Sri Bebassari, a waste management expert and chairwoman of the Indonesian Solid Waste Association (InSWA), points out that while recycling is done citywide on a daily basis, most people tend to overlook it because it is carried out by trash pickers.

These scavengers go from neighborhood to neighborhood, collecting litter and scouring trash cans and dumps for anything that can be recycled.

“Their job should be formalized because scavengers have an important duty, yet their role isn’t acknowledged,” Sri says.

“They pick up the trash every day, but there’s no health insurance for them. The Ministry of Manpower and Transmigration and Ministry of Trade should have addressed the issue of formalizing scavenging a long time ago.”

But even with the practice officially recognized, Sri says scavenging alone will not be sufficient to recycle all the trash in the city.

“Scavengers only look for certain kinds of trash: plastics, cardboard, metals,” she says.

“But there are still a lot of other types of trash that they won’t bother going for, which is where an integrated system for waste management would come in, whereby manufacturers would pay scavengers to pick up trash from products that they make.”

The idea, Sri says, is to hold manufacturers responsible for recycling the waste that they produce, such as packaging.

“If you can sell [the products], then you can buy [the waste] by-products,” she says.

Environmentalists estimate that 60 percent of the 6,000 tons of garbage collected in Jakarta each day can be recycled instead of being dumped in landfills. As much as 40 percent of the recyclable waste is paper waste, while the rest is mostly plastic.

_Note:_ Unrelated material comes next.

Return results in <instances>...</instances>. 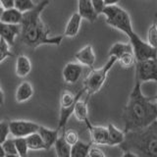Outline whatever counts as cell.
<instances>
[{"label": "cell", "instance_id": "cell-18", "mask_svg": "<svg viewBox=\"0 0 157 157\" xmlns=\"http://www.w3.org/2000/svg\"><path fill=\"white\" fill-rule=\"evenodd\" d=\"M82 18L78 12L74 13L72 16L69 19V21L66 25L65 31H64V36L67 37H74L78 33L82 24Z\"/></svg>", "mask_w": 157, "mask_h": 157}, {"label": "cell", "instance_id": "cell-39", "mask_svg": "<svg viewBox=\"0 0 157 157\" xmlns=\"http://www.w3.org/2000/svg\"><path fill=\"white\" fill-rule=\"evenodd\" d=\"M6 156V154H5V152L3 150V147L2 145H0V157H5Z\"/></svg>", "mask_w": 157, "mask_h": 157}, {"label": "cell", "instance_id": "cell-21", "mask_svg": "<svg viewBox=\"0 0 157 157\" xmlns=\"http://www.w3.org/2000/svg\"><path fill=\"white\" fill-rule=\"evenodd\" d=\"M87 97L85 100H81L78 99L75 105V108H74V113L73 115L75 116L76 119L78 122H83L86 123V121H88V107H87V101H88Z\"/></svg>", "mask_w": 157, "mask_h": 157}, {"label": "cell", "instance_id": "cell-32", "mask_svg": "<svg viewBox=\"0 0 157 157\" xmlns=\"http://www.w3.org/2000/svg\"><path fill=\"white\" fill-rule=\"evenodd\" d=\"M9 135H10L9 122L7 121L0 122V145H2L8 140Z\"/></svg>", "mask_w": 157, "mask_h": 157}, {"label": "cell", "instance_id": "cell-26", "mask_svg": "<svg viewBox=\"0 0 157 157\" xmlns=\"http://www.w3.org/2000/svg\"><path fill=\"white\" fill-rule=\"evenodd\" d=\"M146 42L152 48L157 49V14H155V19L148 28L147 32V40Z\"/></svg>", "mask_w": 157, "mask_h": 157}, {"label": "cell", "instance_id": "cell-41", "mask_svg": "<svg viewBox=\"0 0 157 157\" xmlns=\"http://www.w3.org/2000/svg\"><path fill=\"white\" fill-rule=\"evenodd\" d=\"M5 157H20L19 155H6Z\"/></svg>", "mask_w": 157, "mask_h": 157}, {"label": "cell", "instance_id": "cell-42", "mask_svg": "<svg viewBox=\"0 0 157 157\" xmlns=\"http://www.w3.org/2000/svg\"><path fill=\"white\" fill-rule=\"evenodd\" d=\"M156 104H157V95H156Z\"/></svg>", "mask_w": 157, "mask_h": 157}, {"label": "cell", "instance_id": "cell-5", "mask_svg": "<svg viewBox=\"0 0 157 157\" xmlns=\"http://www.w3.org/2000/svg\"><path fill=\"white\" fill-rule=\"evenodd\" d=\"M115 63H117V59L109 57L108 61L104 64V66H102L99 69L91 70L88 73L85 82H83V88L86 90L87 97H90L101 90V87L106 82L108 73L115 65Z\"/></svg>", "mask_w": 157, "mask_h": 157}, {"label": "cell", "instance_id": "cell-3", "mask_svg": "<svg viewBox=\"0 0 157 157\" xmlns=\"http://www.w3.org/2000/svg\"><path fill=\"white\" fill-rule=\"evenodd\" d=\"M120 148L134 152L139 157H157V120L144 130L126 134Z\"/></svg>", "mask_w": 157, "mask_h": 157}, {"label": "cell", "instance_id": "cell-20", "mask_svg": "<svg viewBox=\"0 0 157 157\" xmlns=\"http://www.w3.org/2000/svg\"><path fill=\"white\" fill-rule=\"evenodd\" d=\"M23 15L21 12H19L17 9H9L4 10L3 14L0 19V22L9 25H18L20 26L23 21Z\"/></svg>", "mask_w": 157, "mask_h": 157}, {"label": "cell", "instance_id": "cell-14", "mask_svg": "<svg viewBox=\"0 0 157 157\" xmlns=\"http://www.w3.org/2000/svg\"><path fill=\"white\" fill-rule=\"evenodd\" d=\"M37 134L41 137L44 144V147H45V150L50 149L52 146H54L56 140L59 137V131L57 129L51 130V129H47V128L43 126H39Z\"/></svg>", "mask_w": 157, "mask_h": 157}, {"label": "cell", "instance_id": "cell-38", "mask_svg": "<svg viewBox=\"0 0 157 157\" xmlns=\"http://www.w3.org/2000/svg\"><path fill=\"white\" fill-rule=\"evenodd\" d=\"M3 104H4V93L3 90H1V87H0V105Z\"/></svg>", "mask_w": 157, "mask_h": 157}, {"label": "cell", "instance_id": "cell-13", "mask_svg": "<svg viewBox=\"0 0 157 157\" xmlns=\"http://www.w3.org/2000/svg\"><path fill=\"white\" fill-rule=\"evenodd\" d=\"M75 58L78 64L82 66H86L92 68L95 63V53L93 51L91 44L83 46L75 54Z\"/></svg>", "mask_w": 157, "mask_h": 157}, {"label": "cell", "instance_id": "cell-17", "mask_svg": "<svg viewBox=\"0 0 157 157\" xmlns=\"http://www.w3.org/2000/svg\"><path fill=\"white\" fill-rule=\"evenodd\" d=\"M33 95V87L29 82H23L21 85L17 87L16 93H15V99L18 103H23L29 100Z\"/></svg>", "mask_w": 157, "mask_h": 157}, {"label": "cell", "instance_id": "cell-22", "mask_svg": "<svg viewBox=\"0 0 157 157\" xmlns=\"http://www.w3.org/2000/svg\"><path fill=\"white\" fill-rule=\"evenodd\" d=\"M127 53H134L132 52V47L129 43H123V42H116L111 46L109 50V57L116 58L117 60L123 55Z\"/></svg>", "mask_w": 157, "mask_h": 157}, {"label": "cell", "instance_id": "cell-1", "mask_svg": "<svg viewBox=\"0 0 157 157\" xmlns=\"http://www.w3.org/2000/svg\"><path fill=\"white\" fill-rule=\"evenodd\" d=\"M152 99L142 93L141 82L136 78L135 86L123 109L125 134L144 130L157 120V104Z\"/></svg>", "mask_w": 157, "mask_h": 157}, {"label": "cell", "instance_id": "cell-28", "mask_svg": "<svg viewBox=\"0 0 157 157\" xmlns=\"http://www.w3.org/2000/svg\"><path fill=\"white\" fill-rule=\"evenodd\" d=\"M117 62L120 64L122 68L130 69L132 67H136V58L134 56V53H127L125 55H123L117 60Z\"/></svg>", "mask_w": 157, "mask_h": 157}, {"label": "cell", "instance_id": "cell-4", "mask_svg": "<svg viewBox=\"0 0 157 157\" xmlns=\"http://www.w3.org/2000/svg\"><path fill=\"white\" fill-rule=\"evenodd\" d=\"M102 14L106 17V24L110 27L123 32L127 36L134 33L130 14L119 5H108L103 10Z\"/></svg>", "mask_w": 157, "mask_h": 157}, {"label": "cell", "instance_id": "cell-36", "mask_svg": "<svg viewBox=\"0 0 157 157\" xmlns=\"http://www.w3.org/2000/svg\"><path fill=\"white\" fill-rule=\"evenodd\" d=\"M0 5L4 10H9L15 8V1L13 0H1L0 1Z\"/></svg>", "mask_w": 157, "mask_h": 157}, {"label": "cell", "instance_id": "cell-23", "mask_svg": "<svg viewBox=\"0 0 157 157\" xmlns=\"http://www.w3.org/2000/svg\"><path fill=\"white\" fill-rule=\"evenodd\" d=\"M91 145V142L86 144L81 140L78 141L75 145L72 146L70 157H88V152H90Z\"/></svg>", "mask_w": 157, "mask_h": 157}, {"label": "cell", "instance_id": "cell-8", "mask_svg": "<svg viewBox=\"0 0 157 157\" xmlns=\"http://www.w3.org/2000/svg\"><path fill=\"white\" fill-rule=\"evenodd\" d=\"M39 126L36 123L26 120H12L9 122L10 134L15 139H26L29 136L38 132Z\"/></svg>", "mask_w": 157, "mask_h": 157}, {"label": "cell", "instance_id": "cell-35", "mask_svg": "<svg viewBox=\"0 0 157 157\" xmlns=\"http://www.w3.org/2000/svg\"><path fill=\"white\" fill-rule=\"evenodd\" d=\"M88 157H106V155L97 145L92 144L88 152Z\"/></svg>", "mask_w": 157, "mask_h": 157}, {"label": "cell", "instance_id": "cell-37", "mask_svg": "<svg viewBox=\"0 0 157 157\" xmlns=\"http://www.w3.org/2000/svg\"><path fill=\"white\" fill-rule=\"evenodd\" d=\"M122 157H139V156L132 151H124V154H123Z\"/></svg>", "mask_w": 157, "mask_h": 157}, {"label": "cell", "instance_id": "cell-27", "mask_svg": "<svg viewBox=\"0 0 157 157\" xmlns=\"http://www.w3.org/2000/svg\"><path fill=\"white\" fill-rule=\"evenodd\" d=\"M36 6V4H34L32 0H15V9H17L22 14L31 12Z\"/></svg>", "mask_w": 157, "mask_h": 157}, {"label": "cell", "instance_id": "cell-34", "mask_svg": "<svg viewBox=\"0 0 157 157\" xmlns=\"http://www.w3.org/2000/svg\"><path fill=\"white\" fill-rule=\"evenodd\" d=\"M91 4L95 13L97 14V16L99 14H102L103 10L106 7L105 1H102V0H93V1H91Z\"/></svg>", "mask_w": 157, "mask_h": 157}, {"label": "cell", "instance_id": "cell-2", "mask_svg": "<svg viewBox=\"0 0 157 157\" xmlns=\"http://www.w3.org/2000/svg\"><path fill=\"white\" fill-rule=\"evenodd\" d=\"M50 2L47 0L36 4V8L23 15V21L20 25L21 33L20 37L25 45L36 49L43 44H51L59 46L64 36H50V29L42 21L40 15Z\"/></svg>", "mask_w": 157, "mask_h": 157}, {"label": "cell", "instance_id": "cell-40", "mask_svg": "<svg viewBox=\"0 0 157 157\" xmlns=\"http://www.w3.org/2000/svg\"><path fill=\"white\" fill-rule=\"evenodd\" d=\"M3 11H4V9L1 7V5H0V19H1V16H2V14H3Z\"/></svg>", "mask_w": 157, "mask_h": 157}, {"label": "cell", "instance_id": "cell-10", "mask_svg": "<svg viewBox=\"0 0 157 157\" xmlns=\"http://www.w3.org/2000/svg\"><path fill=\"white\" fill-rule=\"evenodd\" d=\"M85 124L86 125L88 132L90 134L91 144L93 145H107L108 144L107 127L93 126L90 120L86 121Z\"/></svg>", "mask_w": 157, "mask_h": 157}, {"label": "cell", "instance_id": "cell-24", "mask_svg": "<svg viewBox=\"0 0 157 157\" xmlns=\"http://www.w3.org/2000/svg\"><path fill=\"white\" fill-rule=\"evenodd\" d=\"M54 147H55L57 157H70L71 156L72 146L67 144L66 140H64L63 136L58 137L55 144H54Z\"/></svg>", "mask_w": 157, "mask_h": 157}, {"label": "cell", "instance_id": "cell-31", "mask_svg": "<svg viewBox=\"0 0 157 157\" xmlns=\"http://www.w3.org/2000/svg\"><path fill=\"white\" fill-rule=\"evenodd\" d=\"M13 53L10 51L9 44L4 40L3 38H0V63L4 61L8 57H12Z\"/></svg>", "mask_w": 157, "mask_h": 157}, {"label": "cell", "instance_id": "cell-11", "mask_svg": "<svg viewBox=\"0 0 157 157\" xmlns=\"http://www.w3.org/2000/svg\"><path fill=\"white\" fill-rule=\"evenodd\" d=\"M83 68L81 64L69 62L63 68V78L67 83H76L82 75Z\"/></svg>", "mask_w": 157, "mask_h": 157}, {"label": "cell", "instance_id": "cell-7", "mask_svg": "<svg viewBox=\"0 0 157 157\" xmlns=\"http://www.w3.org/2000/svg\"><path fill=\"white\" fill-rule=\"evenodd\" d=\"M128 37L130 39V44L132 47V52L136 62L157 60V49L149 46L148 43L141 39L135 32Z\"/></svg>", "mask_w": 157, "mask_h": 157}, {"label": "cell", "instance_id": "cell-30", "mask_svg": "<svg viewBox=\"0 0 157 157\" xmlns=\"http://www.w3.org/2000/svg\"><path fill=\"white\" fill-rule=\"evenodd\" d=\"M15 145H16L17 153L20 157H27L29 147L26 139H14Z\"/></svg>", "mask_w": 157, "mask_h": 157}, {"label": "cell", "instance_id": "cell-19", "mask_svg": "<svg viewBox=\"0 0 157 157\" xmlns=\"http://www.w3.org/2000/svg\"><path fill=\"white\" fill-rule=\"evenodd\" d=\"M16 75L19 78H26L32 71V62L26 55H20L16 61Z\"/></svg>", "mask_w": 157, "mask_h": 157}, {"label": "cell", "instance_id": "cell-6", "mask_svg": "<svg viewBox=\"0 0 157 157\" xmlns=\"http://www.w3.org/2000/svg\"><path fill=\"white\" fill-rule=\"evenodd\" d=\"M86 92L85 88H82L78 91L77 94H74L71 90H63L61 97H60V112H59V121H58V128L57 130L60 131L66 126L73 113L74 108H75L76 103L78 99H81V96Z\"/></svg>", "mask_w": 157, "mask_h": 157}, {"label": "cell", "instance_id": "cell-12", "mask_svg": "<svg viewBox=\"0 0 157 157\" xmlns=\"http://www.w3.org/2000/svg\"><path fill=\"white\" fill-rule=\"evenodd\" d=\"M21 27L18 25H9L0 22V38H3L9 46H13L15 44L16 37L20 36Z\"/></svg>", "mask_w": 157, "mask_h": 157}, {"label": "cell", "instance_id": "cell-16", "mask_svg": "<svg viewBox=\"0 0 157 157\" xmlns=\"http://www.w3.org/2000/svg\"><path fill=\"white\" fill-rule=\"evenodd\" d=\"M108 131V144L107 145L115 146V145H121L125 141L126 134L124 131H121L115 127L113 124H108L107 126Z\"/></svg>", "mask_w": 157, "mask_h": 157}, {"label": "cell", "instance_id": "cell-9", "mask_svg": "<svg viewBox=\"0 0 157 157\" xmlns=\"http://www.w3.org/2000/svg\"><path fill=\"white\" fill-rule=\"evenodd\" d=\"M136 78L141 83L153 81L157 83V60L136 63Z\"/></svg>", "mask_w": 157, "mask_h": 157}, {"label": "cell", "instance_id": "cell-15", "mask_svg": "<svg viewBox=\"0 0 157 157\" xmlns=\"http://www.w3.org/2000/svg\"><path fill=\"white\" fill-rule=\"evenodd\" d=\"M78 14L80 15L82 19L93 23L97 19V14L92 7L91 1L88 0H80L78 2Z\"/></svg>", "mask_w": 157, "mask_h": 157}, {"label": "cell", "instance_id": "cell-33", "mask_svg": "<svg viewBox=\"0 0 157 157\" xmlns=\"http://www.w3.org/2000/svg\"><path fill=\"white\" fill-rule=\"evenodd\" d=\"M3 150L6 155H18L16 145H15V140H7L6 141L2 144Z\"/></svg>", "mask_w": 157, "mask_h": 157}, {"label": "cell", "instance_id": "cell-29", "mask_svg": "<svg viewBox=\"0 0 157 157\" xmlns=\"http://www.w3.org/2000/svg\"><path fill=\"white\" fill-rule=\"evenodd\" d=\"M64 140H66L68 144H70L71 146L75 145L78 141H80V136H78V132L74 130V129H68L64 132V134L62 135Z\"/></svg>", "mask_w": 157, "mask_h": 157}, {"label": "cell", "instance_id": "cell-25", "mask_svg": "<svg viewBox=\"0 0 157 157\" xmlns=\"http://www.w3.org/2000/svg\"><path fill=\"white\" fill-rule=\"evenodd\" d=\"M26 141L28 144L29 150H45L43 141L37 132L26 137Z\"/></svg>", "mask_w": 157, "mask_h": 157}]
</instances>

Salam says his own facility can process up to 500 kilograms of waste paper a day, which it blends with banana tree fibers to make recycled paper. “If you can recycle a ton of paper, then you can save seven large trees from being chopped down,” he says.

“Recycling is the best, cheapest and most environmentally friendly solution for waste management. You can’t eliminate waste, you can just reduce how much of it you produce. If you burn it, then that’s causing more environmental problems. So it’s best to cut back on the amount you throw out.”

To make recycling more of a habit for city residents, Salam says it should be introduced at the neighborhood and community levels. “The city should empower local units like these because it’s not difficult to manage waste,” he says.